### Task to complete
Rewrite everything in the data from the line containing "Can you determine which of" down through the line containing "26.1 meters", swapping "blurred spectator" for "distant spectator" and changing nothing else. Return only those lines.

** START OF Source records **

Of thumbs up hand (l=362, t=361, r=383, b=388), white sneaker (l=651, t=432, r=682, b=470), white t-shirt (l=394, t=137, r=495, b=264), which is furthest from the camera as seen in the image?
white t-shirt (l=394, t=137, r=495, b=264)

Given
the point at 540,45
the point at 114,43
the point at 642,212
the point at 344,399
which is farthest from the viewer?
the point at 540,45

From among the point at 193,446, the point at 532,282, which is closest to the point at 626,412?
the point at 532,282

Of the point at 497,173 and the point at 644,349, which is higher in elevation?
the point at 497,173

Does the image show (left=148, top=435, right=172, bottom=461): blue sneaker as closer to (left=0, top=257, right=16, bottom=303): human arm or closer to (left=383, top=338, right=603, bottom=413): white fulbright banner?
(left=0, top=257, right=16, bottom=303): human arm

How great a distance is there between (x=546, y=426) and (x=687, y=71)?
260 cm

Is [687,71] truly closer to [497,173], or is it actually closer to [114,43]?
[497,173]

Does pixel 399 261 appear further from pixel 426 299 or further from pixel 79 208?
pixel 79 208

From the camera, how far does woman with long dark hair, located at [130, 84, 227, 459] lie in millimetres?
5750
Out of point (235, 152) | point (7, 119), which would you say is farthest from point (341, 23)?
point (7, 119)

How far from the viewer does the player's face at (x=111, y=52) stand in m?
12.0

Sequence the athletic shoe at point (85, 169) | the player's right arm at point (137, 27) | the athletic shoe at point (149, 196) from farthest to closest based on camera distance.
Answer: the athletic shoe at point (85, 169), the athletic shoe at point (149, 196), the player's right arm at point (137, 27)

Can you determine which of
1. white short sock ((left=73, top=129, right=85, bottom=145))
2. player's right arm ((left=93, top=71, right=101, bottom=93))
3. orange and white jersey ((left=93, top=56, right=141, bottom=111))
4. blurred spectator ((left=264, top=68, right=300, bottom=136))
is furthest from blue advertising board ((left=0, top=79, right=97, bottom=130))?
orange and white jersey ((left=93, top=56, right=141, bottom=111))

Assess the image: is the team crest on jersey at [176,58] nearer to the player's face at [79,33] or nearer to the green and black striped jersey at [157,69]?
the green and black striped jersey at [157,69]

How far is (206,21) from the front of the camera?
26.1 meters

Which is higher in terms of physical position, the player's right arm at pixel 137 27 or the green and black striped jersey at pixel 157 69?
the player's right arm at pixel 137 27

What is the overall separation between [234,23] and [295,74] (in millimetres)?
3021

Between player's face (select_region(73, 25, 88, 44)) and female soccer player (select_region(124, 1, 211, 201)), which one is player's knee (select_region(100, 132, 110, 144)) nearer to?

** END OF Source records **
** START OF Source records **

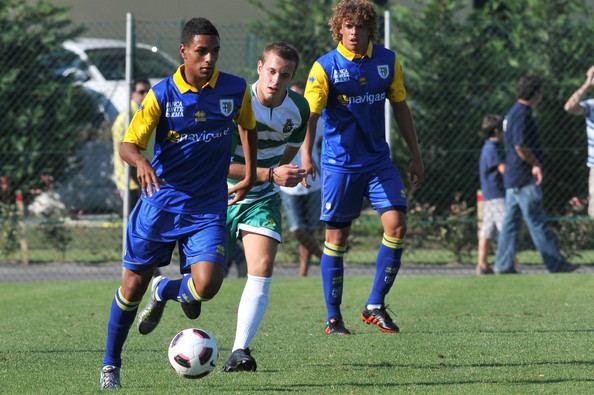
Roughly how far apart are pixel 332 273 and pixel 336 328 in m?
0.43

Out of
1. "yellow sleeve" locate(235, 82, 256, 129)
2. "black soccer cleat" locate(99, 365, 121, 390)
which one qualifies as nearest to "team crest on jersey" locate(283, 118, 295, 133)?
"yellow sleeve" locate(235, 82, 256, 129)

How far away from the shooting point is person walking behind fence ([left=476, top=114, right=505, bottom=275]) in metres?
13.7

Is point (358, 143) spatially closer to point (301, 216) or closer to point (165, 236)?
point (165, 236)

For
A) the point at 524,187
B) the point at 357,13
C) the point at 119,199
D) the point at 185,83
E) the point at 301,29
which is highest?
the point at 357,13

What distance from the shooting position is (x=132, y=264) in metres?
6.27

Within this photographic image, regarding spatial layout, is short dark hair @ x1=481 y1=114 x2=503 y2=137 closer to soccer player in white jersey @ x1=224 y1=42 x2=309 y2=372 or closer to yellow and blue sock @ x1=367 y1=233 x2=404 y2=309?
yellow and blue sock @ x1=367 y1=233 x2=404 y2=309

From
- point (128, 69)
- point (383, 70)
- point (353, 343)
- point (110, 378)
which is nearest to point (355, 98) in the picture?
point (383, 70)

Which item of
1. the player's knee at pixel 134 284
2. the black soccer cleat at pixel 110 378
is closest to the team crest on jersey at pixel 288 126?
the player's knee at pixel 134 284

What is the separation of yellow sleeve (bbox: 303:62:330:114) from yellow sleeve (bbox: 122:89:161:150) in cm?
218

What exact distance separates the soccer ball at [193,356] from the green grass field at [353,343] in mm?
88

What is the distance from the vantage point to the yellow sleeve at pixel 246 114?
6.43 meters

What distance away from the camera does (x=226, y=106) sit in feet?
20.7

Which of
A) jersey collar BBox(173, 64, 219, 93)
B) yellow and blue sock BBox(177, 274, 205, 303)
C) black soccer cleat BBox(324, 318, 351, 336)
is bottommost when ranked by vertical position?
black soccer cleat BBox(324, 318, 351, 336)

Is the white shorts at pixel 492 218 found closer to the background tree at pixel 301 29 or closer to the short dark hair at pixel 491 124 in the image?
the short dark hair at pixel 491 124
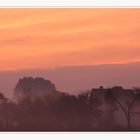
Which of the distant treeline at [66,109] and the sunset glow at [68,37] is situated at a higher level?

** END OF Source records **

### Full response
Can you determine which of
1. white short sock ((left=73, top=129, right=85, bottom=145))
2. player's right arm ((left=93, top=71, right=101, bottom=93))
3. orange and white jersey ((left=93, top=56, right=141, bottom=111))
4. distant spectator ((left=264, top=68, right=300, bottom=136))
is furthest from blue advertising board ((left=0, top=79, right=97, bottom=130))?
orange and white jersey ((left=93, top=56, right=141, bottom=111))

Assess the image: is the team crest on jersey at [176,58] nearer to the player's face at [79,33] or nearer to the green and black striped jersey at [157,69]?
the green and black striped jersey at [157,69]

How far is (206,21) from the front of the camera?
26.1 meters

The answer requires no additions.